Since $\tilde{\beta}$ is typically very close to 1, we approximately assume that $\tilde{\beta}^{i-1}\approx 1, \forall i=1,2,\cdots,k$, and

\begin{equation}\tilde{\beta}^k = (1 - (1 - \tilde{\beta}))^k \approx 1 - k(1 - \tilde{\beta}) = \beta\end{equation}

So we have the approximation:

\begin{equation}\begin{aligned} m_{kt} \approx &\, \beta m_{k(t-1)} + (1 - \tilde{\beta})\sum_{i=1}^k g_{kt-i+1} \\ = &\, \beta m_{k(t-1)} + (1 - \beta) \frac{1}{k}\sum_{i=1}^k g_{kt-i+1} \end{aligned}\end{equation}

This is the form of gradient accumulation.

So, if you are facing performance issues caused by a small batch_size but don't want to implement gradient accumulation yourself or modify the optimizer, you can try the following operations:
1. Change all $\beta$ parameters to $1-\frac{1}{k}(1-\beta)$;
2. Multiply the learning rate by $\chi_{t/k}$, so that parameters are updated only once every $k$ steps.

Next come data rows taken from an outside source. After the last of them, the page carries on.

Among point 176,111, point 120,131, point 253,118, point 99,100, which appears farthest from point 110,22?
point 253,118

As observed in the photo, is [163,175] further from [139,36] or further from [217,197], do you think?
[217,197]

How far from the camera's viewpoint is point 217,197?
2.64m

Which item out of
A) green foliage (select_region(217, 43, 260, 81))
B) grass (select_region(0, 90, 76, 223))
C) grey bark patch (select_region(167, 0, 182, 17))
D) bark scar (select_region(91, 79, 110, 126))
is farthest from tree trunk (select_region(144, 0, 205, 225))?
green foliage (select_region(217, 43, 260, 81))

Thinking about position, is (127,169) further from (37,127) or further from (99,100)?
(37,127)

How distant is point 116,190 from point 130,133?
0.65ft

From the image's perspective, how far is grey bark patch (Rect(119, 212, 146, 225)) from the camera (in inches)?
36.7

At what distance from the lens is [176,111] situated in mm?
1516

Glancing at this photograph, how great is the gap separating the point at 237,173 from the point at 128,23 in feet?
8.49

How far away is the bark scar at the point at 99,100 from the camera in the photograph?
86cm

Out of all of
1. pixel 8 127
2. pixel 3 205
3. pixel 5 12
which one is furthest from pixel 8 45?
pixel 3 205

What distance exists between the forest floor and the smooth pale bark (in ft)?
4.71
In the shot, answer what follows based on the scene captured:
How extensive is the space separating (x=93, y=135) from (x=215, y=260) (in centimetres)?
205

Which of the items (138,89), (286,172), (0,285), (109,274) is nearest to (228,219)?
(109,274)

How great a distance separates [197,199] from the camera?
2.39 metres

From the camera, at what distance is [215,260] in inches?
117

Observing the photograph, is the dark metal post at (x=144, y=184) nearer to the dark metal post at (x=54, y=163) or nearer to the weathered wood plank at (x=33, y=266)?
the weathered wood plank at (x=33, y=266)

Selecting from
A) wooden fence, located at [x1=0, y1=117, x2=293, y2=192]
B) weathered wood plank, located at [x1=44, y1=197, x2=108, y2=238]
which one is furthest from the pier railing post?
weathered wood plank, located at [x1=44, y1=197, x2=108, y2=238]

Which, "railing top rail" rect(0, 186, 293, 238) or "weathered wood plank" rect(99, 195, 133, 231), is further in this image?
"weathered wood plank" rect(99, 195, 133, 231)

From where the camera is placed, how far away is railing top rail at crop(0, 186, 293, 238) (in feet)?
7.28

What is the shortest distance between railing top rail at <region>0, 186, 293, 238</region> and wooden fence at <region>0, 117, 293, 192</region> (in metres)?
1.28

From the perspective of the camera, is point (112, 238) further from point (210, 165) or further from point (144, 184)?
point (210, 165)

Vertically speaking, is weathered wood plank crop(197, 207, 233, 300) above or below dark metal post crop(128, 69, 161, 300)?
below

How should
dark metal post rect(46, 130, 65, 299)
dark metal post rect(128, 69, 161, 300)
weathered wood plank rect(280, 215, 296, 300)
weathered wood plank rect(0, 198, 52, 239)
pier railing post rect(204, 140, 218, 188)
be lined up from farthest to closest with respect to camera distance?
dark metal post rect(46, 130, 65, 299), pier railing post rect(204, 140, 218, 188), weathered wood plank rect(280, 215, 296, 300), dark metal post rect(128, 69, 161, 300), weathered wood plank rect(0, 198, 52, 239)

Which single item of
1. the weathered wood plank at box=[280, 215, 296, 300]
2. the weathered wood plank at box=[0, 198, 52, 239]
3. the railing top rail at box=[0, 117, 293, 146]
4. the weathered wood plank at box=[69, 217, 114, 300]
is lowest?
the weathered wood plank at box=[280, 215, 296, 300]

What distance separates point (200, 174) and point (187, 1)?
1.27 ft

Interestingly, I found that point 2 is more important than point 1: even if we don't modify $\beta$ and simply change the parameter update frequency to once every $k$ steps, the results improve (provided that the small batch size is the current bottleneck of the model). This is the "counter-intuitive" phenomenon mentioned in the title: without changing much, simply updating fewer times actually leads to better results.

Summary

This article introduced a discovery made while debugging models—gradient accumulation is hidden within the momentum of optimizers. Then, a further simple analysis and experiments were conducted, finding that near-equivalent gradient accumulation effects can be achieved by adjusting sliding coefficients and learning rates, leading to the discovery of the counter-intuitive phenomenon that "fewer updates can result in better performance."